**What the exercise asks**
Quote exactly the lines running from the line with "How far from the camera do" to the end of the entries, including both, and nothing else.

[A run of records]
= = = = =
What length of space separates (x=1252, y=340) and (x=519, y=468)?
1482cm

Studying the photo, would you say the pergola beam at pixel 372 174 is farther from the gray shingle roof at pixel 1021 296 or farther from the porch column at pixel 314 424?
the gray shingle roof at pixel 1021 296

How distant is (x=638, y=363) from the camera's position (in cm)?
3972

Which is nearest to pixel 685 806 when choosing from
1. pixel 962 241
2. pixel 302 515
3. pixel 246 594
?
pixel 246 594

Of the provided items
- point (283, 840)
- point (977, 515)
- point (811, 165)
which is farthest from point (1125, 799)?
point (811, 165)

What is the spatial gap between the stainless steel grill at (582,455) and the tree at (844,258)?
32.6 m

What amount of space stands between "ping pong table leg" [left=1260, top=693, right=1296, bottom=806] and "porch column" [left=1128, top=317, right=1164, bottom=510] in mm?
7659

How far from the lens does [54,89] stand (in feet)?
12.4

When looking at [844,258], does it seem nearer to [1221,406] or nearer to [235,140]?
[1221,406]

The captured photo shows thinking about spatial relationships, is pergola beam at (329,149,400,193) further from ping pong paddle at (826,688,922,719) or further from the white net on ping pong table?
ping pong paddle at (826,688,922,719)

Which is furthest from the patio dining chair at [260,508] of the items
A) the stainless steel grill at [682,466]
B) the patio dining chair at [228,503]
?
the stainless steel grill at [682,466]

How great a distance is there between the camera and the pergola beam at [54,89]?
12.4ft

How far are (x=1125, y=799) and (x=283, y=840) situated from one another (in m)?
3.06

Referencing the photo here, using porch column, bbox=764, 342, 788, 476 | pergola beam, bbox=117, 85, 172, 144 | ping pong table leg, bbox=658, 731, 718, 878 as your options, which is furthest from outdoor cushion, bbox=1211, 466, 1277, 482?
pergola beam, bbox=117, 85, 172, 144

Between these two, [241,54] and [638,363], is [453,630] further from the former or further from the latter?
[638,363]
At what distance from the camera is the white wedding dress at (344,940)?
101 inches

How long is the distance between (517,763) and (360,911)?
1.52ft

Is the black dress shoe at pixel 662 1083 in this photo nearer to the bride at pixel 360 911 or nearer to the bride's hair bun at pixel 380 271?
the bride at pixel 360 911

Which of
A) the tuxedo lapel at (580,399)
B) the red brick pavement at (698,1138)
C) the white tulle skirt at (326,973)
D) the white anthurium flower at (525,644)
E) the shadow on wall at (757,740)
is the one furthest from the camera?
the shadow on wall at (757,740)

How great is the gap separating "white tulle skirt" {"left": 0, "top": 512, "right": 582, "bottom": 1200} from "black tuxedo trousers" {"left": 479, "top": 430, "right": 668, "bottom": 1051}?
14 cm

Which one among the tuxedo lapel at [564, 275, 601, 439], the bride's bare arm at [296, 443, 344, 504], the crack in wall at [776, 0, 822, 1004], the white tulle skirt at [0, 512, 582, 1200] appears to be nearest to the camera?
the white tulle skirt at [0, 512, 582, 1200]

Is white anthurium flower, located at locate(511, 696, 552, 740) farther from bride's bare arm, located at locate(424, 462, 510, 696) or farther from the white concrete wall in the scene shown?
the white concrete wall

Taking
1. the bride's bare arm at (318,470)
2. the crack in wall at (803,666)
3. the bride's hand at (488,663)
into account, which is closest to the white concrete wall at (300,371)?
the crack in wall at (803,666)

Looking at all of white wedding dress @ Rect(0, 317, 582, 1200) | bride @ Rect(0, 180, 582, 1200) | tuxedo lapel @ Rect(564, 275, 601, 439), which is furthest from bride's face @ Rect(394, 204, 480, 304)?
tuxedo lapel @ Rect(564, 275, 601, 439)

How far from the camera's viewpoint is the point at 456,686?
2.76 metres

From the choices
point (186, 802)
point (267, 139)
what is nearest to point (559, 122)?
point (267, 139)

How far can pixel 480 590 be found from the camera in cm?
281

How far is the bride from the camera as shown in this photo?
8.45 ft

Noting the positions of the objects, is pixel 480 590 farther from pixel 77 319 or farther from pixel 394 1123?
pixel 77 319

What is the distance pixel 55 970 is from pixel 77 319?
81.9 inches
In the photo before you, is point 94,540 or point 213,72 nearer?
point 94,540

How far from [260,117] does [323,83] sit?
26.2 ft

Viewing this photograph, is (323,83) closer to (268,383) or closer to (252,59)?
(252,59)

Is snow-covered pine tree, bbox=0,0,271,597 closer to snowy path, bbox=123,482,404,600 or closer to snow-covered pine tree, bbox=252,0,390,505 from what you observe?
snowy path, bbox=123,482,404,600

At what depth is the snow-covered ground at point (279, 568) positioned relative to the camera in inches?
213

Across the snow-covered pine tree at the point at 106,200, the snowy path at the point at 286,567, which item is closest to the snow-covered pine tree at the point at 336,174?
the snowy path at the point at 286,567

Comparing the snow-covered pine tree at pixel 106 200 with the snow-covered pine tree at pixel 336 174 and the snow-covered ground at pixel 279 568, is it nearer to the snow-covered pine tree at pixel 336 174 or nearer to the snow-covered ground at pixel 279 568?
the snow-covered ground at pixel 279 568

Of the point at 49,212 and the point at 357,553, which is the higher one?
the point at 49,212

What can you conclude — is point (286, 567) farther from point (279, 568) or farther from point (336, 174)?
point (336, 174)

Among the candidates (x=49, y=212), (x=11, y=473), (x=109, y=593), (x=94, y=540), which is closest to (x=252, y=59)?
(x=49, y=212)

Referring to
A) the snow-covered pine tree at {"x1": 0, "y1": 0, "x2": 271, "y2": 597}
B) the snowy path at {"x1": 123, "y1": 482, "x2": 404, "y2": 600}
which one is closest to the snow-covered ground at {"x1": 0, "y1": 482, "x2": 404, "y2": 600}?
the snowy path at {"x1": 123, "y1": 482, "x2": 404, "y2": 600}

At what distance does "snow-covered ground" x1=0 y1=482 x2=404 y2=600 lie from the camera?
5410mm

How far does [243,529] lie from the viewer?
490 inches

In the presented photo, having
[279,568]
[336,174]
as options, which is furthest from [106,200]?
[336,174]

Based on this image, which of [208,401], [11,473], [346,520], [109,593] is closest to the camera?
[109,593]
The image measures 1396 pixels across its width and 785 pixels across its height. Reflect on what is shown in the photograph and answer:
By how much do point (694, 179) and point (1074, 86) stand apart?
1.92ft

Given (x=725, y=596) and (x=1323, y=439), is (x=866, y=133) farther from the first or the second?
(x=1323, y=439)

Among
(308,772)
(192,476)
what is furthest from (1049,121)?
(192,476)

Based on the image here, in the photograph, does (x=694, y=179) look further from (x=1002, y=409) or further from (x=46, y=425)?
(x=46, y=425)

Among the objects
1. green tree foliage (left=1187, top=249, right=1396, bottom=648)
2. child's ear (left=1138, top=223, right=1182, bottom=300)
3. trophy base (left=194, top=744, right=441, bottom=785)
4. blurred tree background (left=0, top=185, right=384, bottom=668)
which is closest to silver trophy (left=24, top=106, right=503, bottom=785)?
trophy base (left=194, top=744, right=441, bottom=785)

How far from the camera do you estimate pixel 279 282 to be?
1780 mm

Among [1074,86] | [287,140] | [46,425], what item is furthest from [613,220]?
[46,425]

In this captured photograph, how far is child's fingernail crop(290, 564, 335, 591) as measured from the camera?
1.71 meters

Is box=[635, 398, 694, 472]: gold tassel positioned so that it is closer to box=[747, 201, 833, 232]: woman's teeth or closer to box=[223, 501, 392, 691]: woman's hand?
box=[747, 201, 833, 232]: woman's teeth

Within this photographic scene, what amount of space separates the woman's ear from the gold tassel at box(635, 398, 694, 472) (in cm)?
= = = = =
**Task answer**
How far from the camera do you estimate pixel 279 282 to be?
1780 mm

Among [1074,86] | [287,140] | [46,425], what item is furthest from [613,220]?
[46,425]

In this captured photograph, how far is child's fingernail crop(290, 564, 335, 591) as measured from the camera?
1.71 meters

Is box=[635, 398, 694, 472]: gold tassel positioned so that it is closer to box=[747, 201, 833, 232]: woman's teeth or closer to box=[223, 501, 392, 691]: woman's hand?
box=[747, 201, 833, 232]: woman's teeth

Within this photographic scene, what amount of space separates the woman's ear from the gold tassel at box(635, 398, 694, 472) (in cm)?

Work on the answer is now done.